━━ SOURCE DOCUMENT ━━
Micro-nano technologies for analysing tiny samples & manipulating single cells

Micro-nanotechnology has enabled the informatics and communication revolution by contributing to the quantitative understanding, miniaturization and manufacturing of semiconductor devices. Can a similar approach help us to analyse smaller and smaller biological samples? Examples for such concepts will be presented in this talk with special focus on tools that can analyze and manipulate tiny amount of complex solutions and single cells.

At present, microarrays, especially protein microarrays, are gaining importance because they provide unique insight into gene regulation and protein expression of cell cultures or tissues. Here, we demonstrate a new approach, which combines the advantages of capture and reverse arrays and enables multiplexed detection of small sample volumes (down to 1 µL) without compromising assay sensitivity. This paper based system is simple, robust and inexpensive which makes it a suitable tool for heel-prick, tail-vein or cell lysate analysis. [1,2]

High-avidity sensing is an interesting new concept because it is based on a truly “nano” phenomena and it has the chance to address an important limitation of current sensors. Today, biosensors are mostly limited by the affinity of receptor molecules that are available to capture a specific target. Plasmonically active, high-avidity particles can overcome this problem enabling the determination of specific mRNA sequences in single cells without PCR. [3]

Most current biosensing techniques are limited by the non-specific adsorption of biomolecules from complex solutions. Molography, is a novel concept that overcomes this issue by positioning receptors on a nanoscale coherent pattern, ie. creating a molecular hologram (“mologram”) that can be used for the scattering based label-free detection of biomolecules.[4]

Nanotechnology also provides the possibility to interface cells in their natural environment at the nanometer scale. The FluidFM is a nanosyringe that can be used to inject, patch, or manipulate single cells without compromising their integrity. [5-9]

ABOUT THE SPEAKER

Professor Janos Vörös (Institute for Biomedical Engineering, ETH Zurich, Switzerland)
━━━
━━ ENTRIES SHOWN ━━
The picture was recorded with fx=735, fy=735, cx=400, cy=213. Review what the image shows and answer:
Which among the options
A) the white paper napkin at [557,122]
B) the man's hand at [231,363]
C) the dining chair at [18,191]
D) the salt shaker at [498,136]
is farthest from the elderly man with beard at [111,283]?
━━━
§ **EXERCISE SET**
1: In the abstract on micro-nano technologies, down to what sample volume does the paper-based array system allow multiplexed detection?
2: Rewrite the paragraph of the abstract on micro-nano technologies that begins "Most current biosensing techniques" more briefly, keeping its main facts.

§ **ANSWERS TO THE TASKS**
1: Down to 1 µL.

2: Non-specific adsorption of biomolecules from complex solutions limits most biosensing techniques. Molography overcomes this by placing receptors on a nanoscale coherent pattern, a molecular hologram ("mologram"), for scattering-based label-free detection of biomolecules.